* _Exercício proposto 1_
Reescreva o trecho da crítica de Deslembro começando em "Joana é uma" e terminando em "todos mude radicalmente.", trocando "menina" por "jovem".

*** Trecho do documento ***

Crítica: Deslembro (2018) | Memórias ruins tornam pessoas mais espertas. Será?

E aí, meu povo, como vão vocês? É isso mesmo, cá estou novamente, após pouco mais de um ano ausente na área, mas sempre que possível, ainda dou um jeito de escrever um textinho aqui e ali, beleza? Seguinte: hoje tô aqui pra lhes escrever sobre um filme que com certeza merece a sua atenção por um segundo, pois trata de temas relevantes e reflexivos ao nosso dia-a-dia: família, superação, resiliência, e o quanto as lembranças são capazes de impactar o funcionamento do nosso psicológico. Trata-se de Deslembro, novo filme da diretora Flávia Castro (Diário de uma Busca [2010]), o qual traz consigo rostos um tanto conhecidos por nós, como Eliane Giardini, Jeanne Boudier e Jesuíta Barbosa. Então vem comigo, e tire um tempo pra refletir e analisar esta premiada obra que, além de ter circulado país afora (foi o vencedor do 21º Festival de Cinema Brasileiro de Paris), certamente agregará algum valor em sua vida.

Joana é uma adolescente que mora em Paris com a família. Quando a anistia é decretada no Brasil, ela volta ao Rio de Janeiro, cidade onde nasceu e onde seu pai desapareceu nos porões do DOPS, pois foi um prisioneiro político durante a ditadura militar. Lá, a menina revive memórias difíceis, e o seu passado ressurge aos poucos, não demorando muito até que a vida de todos mude radicalmente.

Desde o primeiro minuto de filme, acompanhamos a rotina de Joana (interpretada pela noviça Joanne Boudier) e seus irmãos, cujo comportamento demonstra afeto fraternal na maior parte do tempo, mesmo diante de tantas circunstâncias desfavoráveis da porta de casa pra dentro. Sua relação familiar baseia-se tanto na falta de comunicação sobre assuntos delicados demais, quanto no peso decorrente de culpa em relação ao assombroso desaparecimento envolvendo seu pai Thiago (cujo nome verdadeiro do personagem é o mesmo do autor que vos escreve), pois em plena ditadura militar (e aprovação da infame Lei da Anistia, em 1979), havia um forte receio e hostilidade instalados por aqui, no que condiz com liberdade de expressão e de organização, então logo nas primeiras cenas (e no trailer, por sinal), Joana se recusa a ir ao Brasil, porque questiona se este não é um país onde eles torturam e matam todo mundo. Tenso, não é? Contudo, claro que não coube a ela decidir se vai junto ou não. Logo, acaba indo contra a sua vontade, ainda que em meio a todas as mudanças culturais exibidas em cena.

*** Informações apresentadas ***

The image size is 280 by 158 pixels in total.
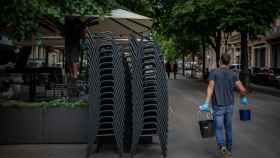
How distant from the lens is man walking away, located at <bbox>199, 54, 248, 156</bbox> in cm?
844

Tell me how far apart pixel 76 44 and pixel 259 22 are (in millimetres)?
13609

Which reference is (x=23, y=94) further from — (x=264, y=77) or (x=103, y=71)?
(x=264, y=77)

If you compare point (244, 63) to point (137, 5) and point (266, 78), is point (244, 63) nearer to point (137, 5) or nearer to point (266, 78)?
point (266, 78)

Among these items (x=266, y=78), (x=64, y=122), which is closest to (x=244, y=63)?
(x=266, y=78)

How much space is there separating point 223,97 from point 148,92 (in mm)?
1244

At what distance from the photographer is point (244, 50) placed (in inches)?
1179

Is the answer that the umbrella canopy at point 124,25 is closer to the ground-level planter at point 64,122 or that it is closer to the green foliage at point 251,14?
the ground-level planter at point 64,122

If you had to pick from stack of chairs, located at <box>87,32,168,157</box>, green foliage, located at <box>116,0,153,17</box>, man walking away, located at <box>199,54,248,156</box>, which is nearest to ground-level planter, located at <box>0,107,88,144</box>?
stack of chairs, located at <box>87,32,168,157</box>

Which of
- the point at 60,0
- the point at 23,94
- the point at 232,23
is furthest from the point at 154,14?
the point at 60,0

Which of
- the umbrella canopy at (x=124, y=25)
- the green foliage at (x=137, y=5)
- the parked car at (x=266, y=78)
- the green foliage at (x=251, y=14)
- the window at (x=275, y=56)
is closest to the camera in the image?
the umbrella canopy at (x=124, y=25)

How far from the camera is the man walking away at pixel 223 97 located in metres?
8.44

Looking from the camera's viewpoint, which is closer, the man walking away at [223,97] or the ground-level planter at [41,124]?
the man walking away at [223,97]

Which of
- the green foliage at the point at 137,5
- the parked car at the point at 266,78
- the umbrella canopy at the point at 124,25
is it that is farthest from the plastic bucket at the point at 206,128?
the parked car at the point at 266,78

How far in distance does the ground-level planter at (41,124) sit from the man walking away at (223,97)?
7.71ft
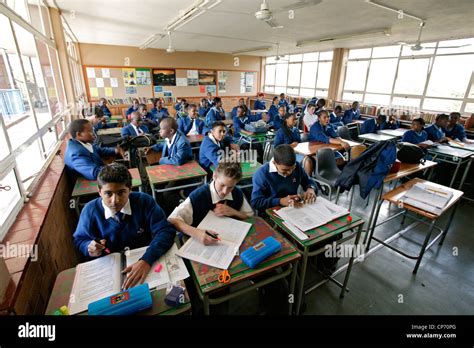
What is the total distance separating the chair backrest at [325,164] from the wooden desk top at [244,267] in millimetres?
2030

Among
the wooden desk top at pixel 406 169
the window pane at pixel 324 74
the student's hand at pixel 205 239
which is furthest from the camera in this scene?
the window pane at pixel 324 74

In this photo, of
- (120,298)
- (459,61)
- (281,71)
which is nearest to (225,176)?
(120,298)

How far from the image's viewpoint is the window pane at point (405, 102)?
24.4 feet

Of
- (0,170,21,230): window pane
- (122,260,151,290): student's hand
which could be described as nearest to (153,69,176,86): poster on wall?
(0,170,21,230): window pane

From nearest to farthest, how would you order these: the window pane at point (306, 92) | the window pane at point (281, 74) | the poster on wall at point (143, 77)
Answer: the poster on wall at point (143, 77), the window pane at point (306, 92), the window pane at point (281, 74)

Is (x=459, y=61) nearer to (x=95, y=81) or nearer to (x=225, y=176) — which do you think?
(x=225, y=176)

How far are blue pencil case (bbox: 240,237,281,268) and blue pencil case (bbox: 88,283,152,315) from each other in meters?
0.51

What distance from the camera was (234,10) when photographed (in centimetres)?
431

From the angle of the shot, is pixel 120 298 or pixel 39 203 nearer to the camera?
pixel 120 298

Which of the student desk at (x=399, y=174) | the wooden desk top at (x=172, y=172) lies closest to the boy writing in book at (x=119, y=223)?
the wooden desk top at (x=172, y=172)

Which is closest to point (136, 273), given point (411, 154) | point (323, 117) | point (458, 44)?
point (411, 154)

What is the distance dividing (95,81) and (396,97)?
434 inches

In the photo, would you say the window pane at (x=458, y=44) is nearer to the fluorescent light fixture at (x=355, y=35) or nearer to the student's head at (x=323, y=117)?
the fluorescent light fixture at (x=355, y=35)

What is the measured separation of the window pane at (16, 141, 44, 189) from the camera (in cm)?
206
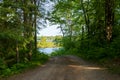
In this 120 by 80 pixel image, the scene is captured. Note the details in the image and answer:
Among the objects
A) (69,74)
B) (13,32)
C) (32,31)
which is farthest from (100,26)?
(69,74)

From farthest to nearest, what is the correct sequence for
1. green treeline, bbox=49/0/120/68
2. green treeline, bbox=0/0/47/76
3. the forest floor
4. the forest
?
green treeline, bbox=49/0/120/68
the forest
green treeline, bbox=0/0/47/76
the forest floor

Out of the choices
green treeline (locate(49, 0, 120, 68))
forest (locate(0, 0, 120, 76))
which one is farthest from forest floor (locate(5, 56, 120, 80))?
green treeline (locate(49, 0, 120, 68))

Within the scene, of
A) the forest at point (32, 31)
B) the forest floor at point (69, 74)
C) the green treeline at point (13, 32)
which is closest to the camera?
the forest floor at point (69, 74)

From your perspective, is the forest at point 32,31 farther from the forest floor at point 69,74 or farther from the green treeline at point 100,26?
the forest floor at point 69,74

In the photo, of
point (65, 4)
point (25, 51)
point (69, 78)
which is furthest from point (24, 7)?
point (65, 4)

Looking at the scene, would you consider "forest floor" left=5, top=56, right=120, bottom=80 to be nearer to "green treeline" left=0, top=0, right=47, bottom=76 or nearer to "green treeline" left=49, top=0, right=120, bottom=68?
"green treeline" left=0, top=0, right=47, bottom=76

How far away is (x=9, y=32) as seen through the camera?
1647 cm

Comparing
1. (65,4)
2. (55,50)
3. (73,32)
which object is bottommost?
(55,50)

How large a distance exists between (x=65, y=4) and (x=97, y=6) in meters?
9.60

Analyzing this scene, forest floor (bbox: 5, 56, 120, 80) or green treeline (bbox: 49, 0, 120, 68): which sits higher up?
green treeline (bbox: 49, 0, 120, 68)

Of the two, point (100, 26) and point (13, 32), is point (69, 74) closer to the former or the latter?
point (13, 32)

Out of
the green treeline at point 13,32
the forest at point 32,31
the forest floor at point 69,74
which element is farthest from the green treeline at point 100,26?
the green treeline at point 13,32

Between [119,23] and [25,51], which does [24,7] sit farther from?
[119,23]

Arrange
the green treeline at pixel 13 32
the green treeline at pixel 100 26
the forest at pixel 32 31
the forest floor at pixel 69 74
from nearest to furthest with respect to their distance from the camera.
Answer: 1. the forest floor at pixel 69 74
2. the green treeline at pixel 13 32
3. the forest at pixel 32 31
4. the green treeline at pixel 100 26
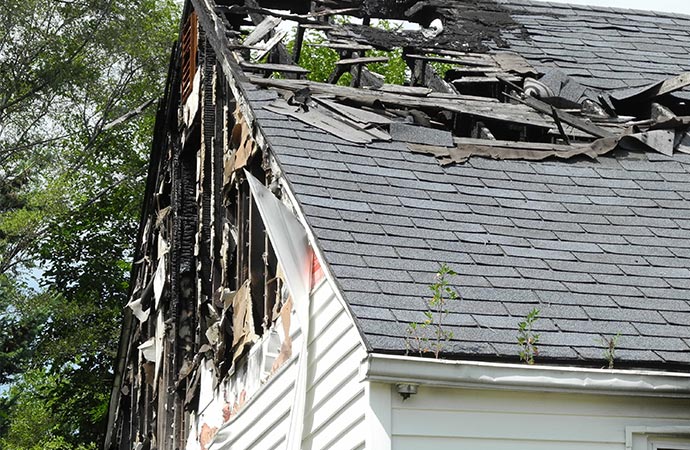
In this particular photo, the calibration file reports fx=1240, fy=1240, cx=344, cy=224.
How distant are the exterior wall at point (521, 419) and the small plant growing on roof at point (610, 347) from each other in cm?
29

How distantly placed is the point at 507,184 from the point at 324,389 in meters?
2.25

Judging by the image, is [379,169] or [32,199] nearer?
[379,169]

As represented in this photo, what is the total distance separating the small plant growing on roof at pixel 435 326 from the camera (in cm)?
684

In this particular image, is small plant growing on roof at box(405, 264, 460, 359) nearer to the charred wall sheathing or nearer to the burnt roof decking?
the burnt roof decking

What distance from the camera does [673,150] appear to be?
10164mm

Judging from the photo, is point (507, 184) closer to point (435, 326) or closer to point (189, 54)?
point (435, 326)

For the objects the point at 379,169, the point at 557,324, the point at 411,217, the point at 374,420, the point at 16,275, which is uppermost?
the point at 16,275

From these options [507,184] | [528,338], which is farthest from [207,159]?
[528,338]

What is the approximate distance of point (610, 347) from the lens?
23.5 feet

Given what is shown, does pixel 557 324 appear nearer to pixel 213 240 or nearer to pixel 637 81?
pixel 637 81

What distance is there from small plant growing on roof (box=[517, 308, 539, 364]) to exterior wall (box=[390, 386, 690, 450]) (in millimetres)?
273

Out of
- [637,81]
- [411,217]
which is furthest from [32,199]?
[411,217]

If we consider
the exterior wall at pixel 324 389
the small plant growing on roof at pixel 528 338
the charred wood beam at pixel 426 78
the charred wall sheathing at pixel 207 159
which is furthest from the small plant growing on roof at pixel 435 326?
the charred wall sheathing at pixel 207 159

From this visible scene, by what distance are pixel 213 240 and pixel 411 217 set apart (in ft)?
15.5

***

* _Exercício proposto 2_
Reúna todas as linhas dos registros em que aparece a palavra "furthest".

* _Solução do problema 1_
Joana é uma adolescente que mora em Paris com a família. Quando a anistia é decretada no Brasil, ela volta ao Rio de Janeiro, cidade onde nasceu e onde seu pai desapareceu nos porões do DOPS, pois foi um prisioneiro político durante a ditadura militar. Lá, a jovem revive memórias difíceis, e o seu passado ressurge aos poucos, não demorando muito até que a vida de todos mude radicalmente.

* _Solução do problema 2_
is furthest from the point at 154,14?
which is furthest from the camera in this scene?
which is furthest from point (24, 7)?
from nearest to furthest with respect to their distance from the camera.
which is furthest from [32,199]?
which is furthest from the small plant growing on roof at pixel 435 326?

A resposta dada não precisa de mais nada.